Feds Shut Down $1.2 Billion Medicare Scheme — Finally

By Mary Johnson, editor

For years I’ve been getting the same unwanted robo call.  “Hello seniors!” a voice bellows.  “Stand by to learn how you can receive a free back brace covered by Medicare.”

This call is a scam.

One can’t write about Medicare as I do without learning that Medicare has requirements for everything.  Lots of requirements.  Nothing is free.  Not even the services that Medicare says are free.  In the case of durable medical equipment like back braces, Medicare requires a doctor’s prescription for coverage.  For a prescription, you must be seen by a doctor who participates in Medicare and you must have a medical condition for which a back brace is medically necessary.

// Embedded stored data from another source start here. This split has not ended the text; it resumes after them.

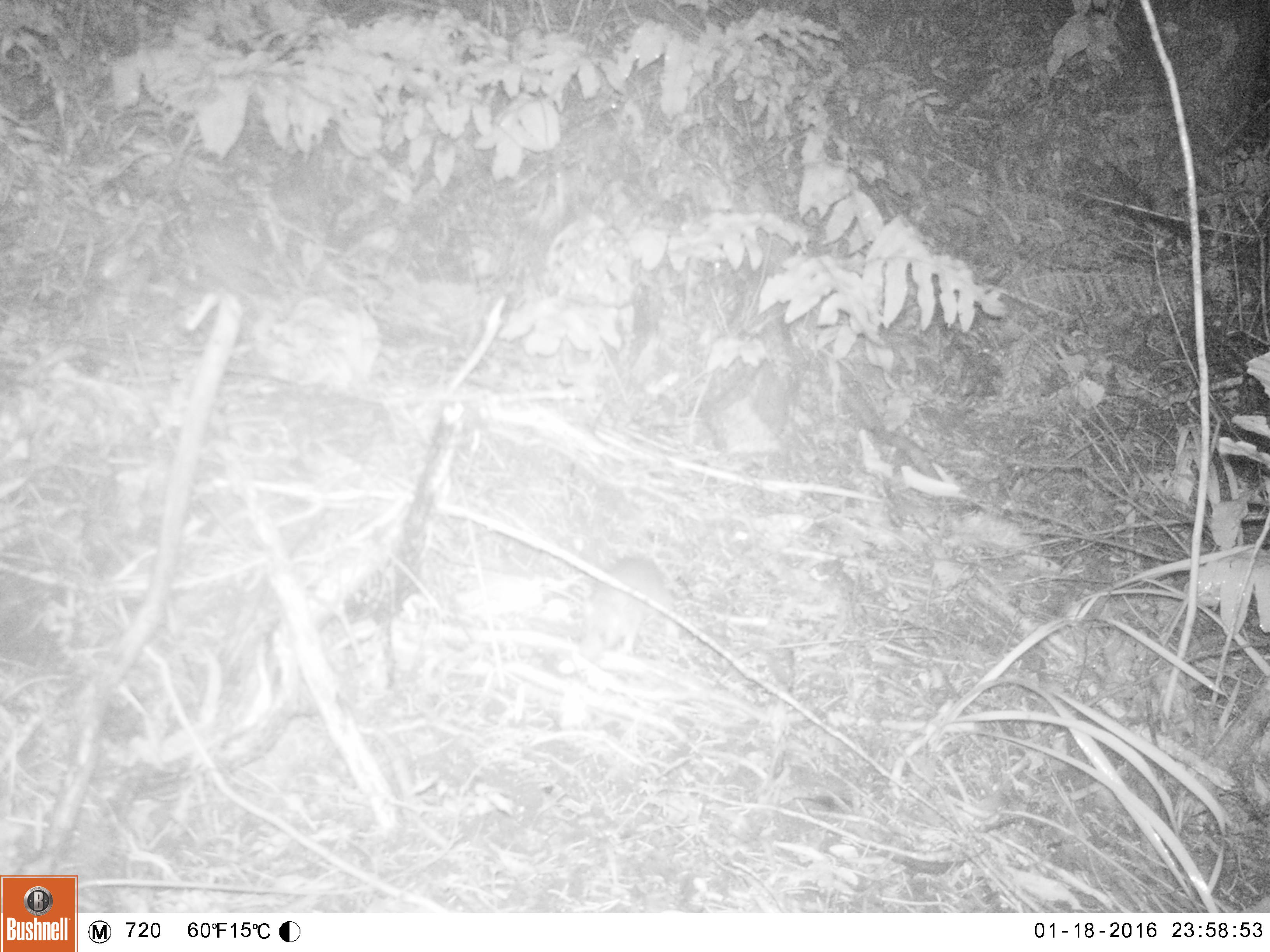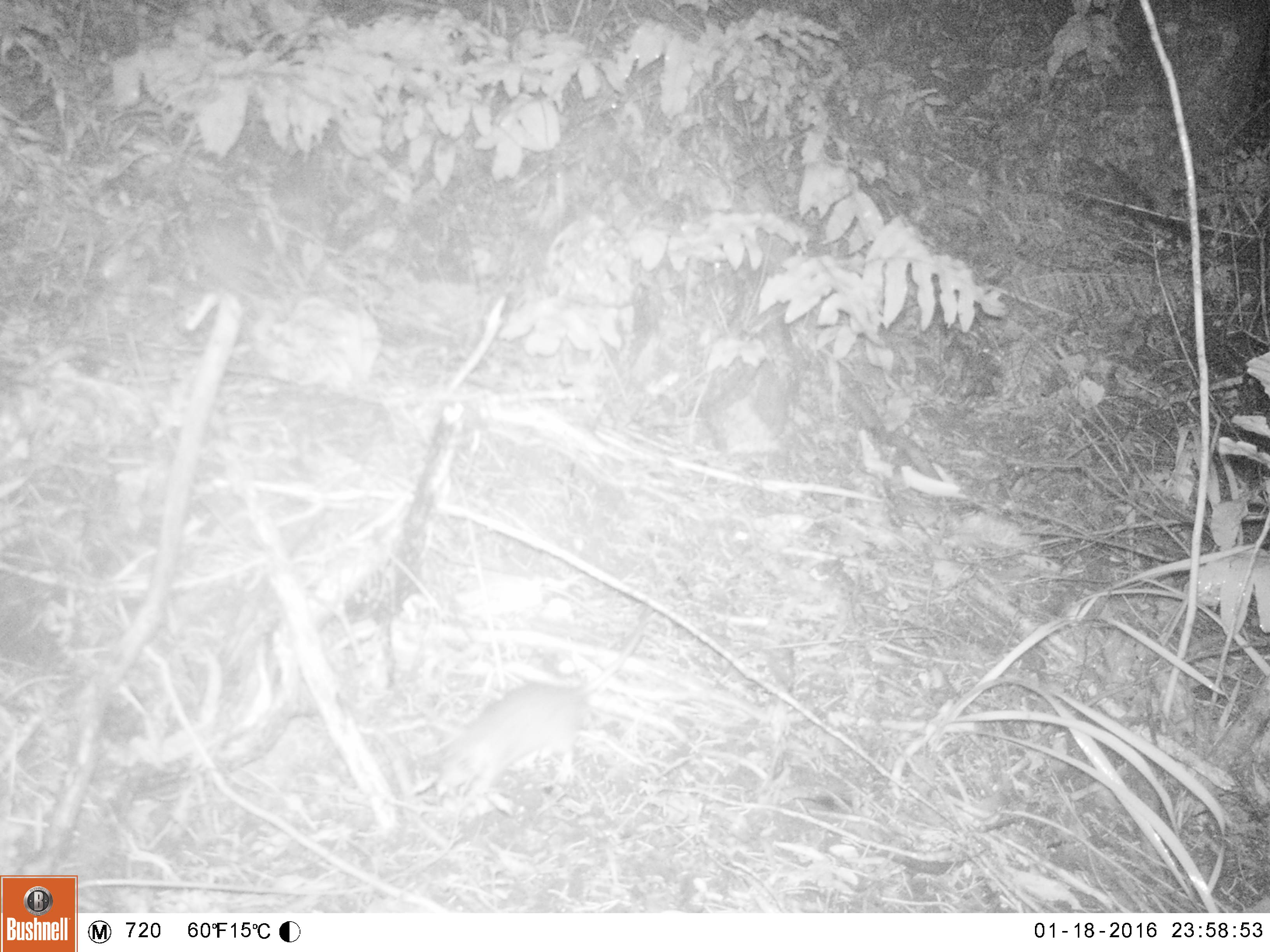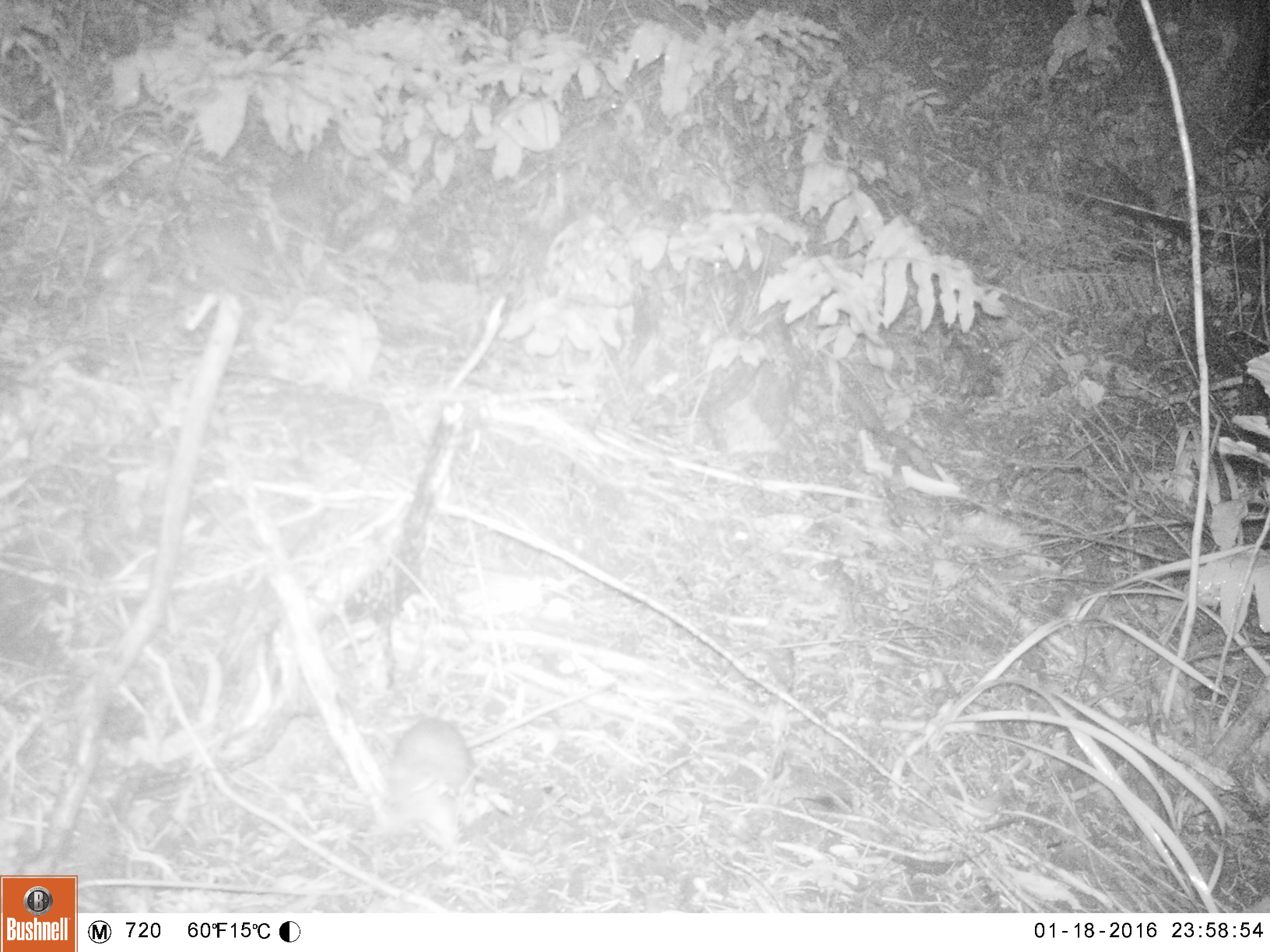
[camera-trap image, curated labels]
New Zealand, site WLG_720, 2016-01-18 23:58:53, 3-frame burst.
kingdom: Animalia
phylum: Chordata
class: Mammalia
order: Rodentia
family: Muridae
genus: Rattus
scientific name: Rattus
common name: rat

Getting back to the scam call.  There is nothing wrong with my back.  I can still lift a 40 pound bucket of kitty litter without any help.

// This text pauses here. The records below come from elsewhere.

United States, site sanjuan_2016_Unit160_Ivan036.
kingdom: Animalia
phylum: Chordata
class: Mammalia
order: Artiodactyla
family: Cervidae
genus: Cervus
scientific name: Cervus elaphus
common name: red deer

Even more importantly, you first must be covered by Medicare to begin with.  At the time I started getting the calls, I was not.  I called and reported the fraud to Medicare.  But that made me feel like banging my head on my desk.  The person I spoke with told me that they were getting a lot of calls about back brace telemarketers and that they were “looking into it.”  The calls continued.

Now finally, after what seems like a decade of aggravating calls, Federal officials recently announced that they had shut down the alleged telemedicine scam pedaling unnecessary medical braces.  Happy day!

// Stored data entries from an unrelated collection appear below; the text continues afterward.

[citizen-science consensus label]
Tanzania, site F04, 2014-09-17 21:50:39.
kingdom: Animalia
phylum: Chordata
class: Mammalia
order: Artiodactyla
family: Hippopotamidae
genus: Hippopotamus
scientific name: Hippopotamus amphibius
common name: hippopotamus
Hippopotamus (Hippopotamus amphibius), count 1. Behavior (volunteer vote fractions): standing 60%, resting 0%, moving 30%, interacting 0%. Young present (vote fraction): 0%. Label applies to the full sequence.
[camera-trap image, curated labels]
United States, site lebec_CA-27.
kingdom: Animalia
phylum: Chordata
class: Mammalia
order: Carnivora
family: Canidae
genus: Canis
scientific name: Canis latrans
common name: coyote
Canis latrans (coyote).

The U.S. Department of Justice says this is one of the largest Medicare schemes ever investigated by the F.B.I, charging 24 people in a $1.2 billion alleged scam.  As part of the complicated operation, doctors got kickbacks for prescribing unneeded back, shoulder, wrist and knee braces to Medicare recipients.  The defendants paid doctors for prescriptions, which they in turn sold to durable medical equipment companies, which in turn charged Medicare for the medical braces.  Those participating in the alleged scheme laundered money through shell companies and used the proceeds to buy exotic automobiles, yachts and luxury real estate in the U.S. and abroad.

Medicare fraud costs everyone.  The alleged $1.2 billion that fraudsters got from Medicare adds costs to our Part B premiums and increases the need for more revenues, including from older Americans who pay taxes on up to 85% of their Social Security benefits.  $1.2 billion spread over 60 million Medicare beneficiaries could potentially add an extra $1.70 per month ($20.40 for the year) in higher premiums for each and every one of us next year — and even that may be more than many of our readers can afford.

From the beginning, The Senior Citizens League has supported strengthening the antifraud measures for Medicare, but since the 2011 budget battles, Medicare has been subject to crippling budget cuts that reduce funding for fighting fraud.  Let’s encourage today’s Congress to build on this success— otherwise shutting down this back brace scheme could be just a one-time fluke.

How to report Medicare fraud

Call 1-800-MEDICARE (1-800-633-4227).

Report it online to the Office of the Inspector General.

Call the Office of the Inspector General at 1‑800‑HHS‑TIPS (1‑800‑447‑8477). TTY: 1‑800‑377‑4950.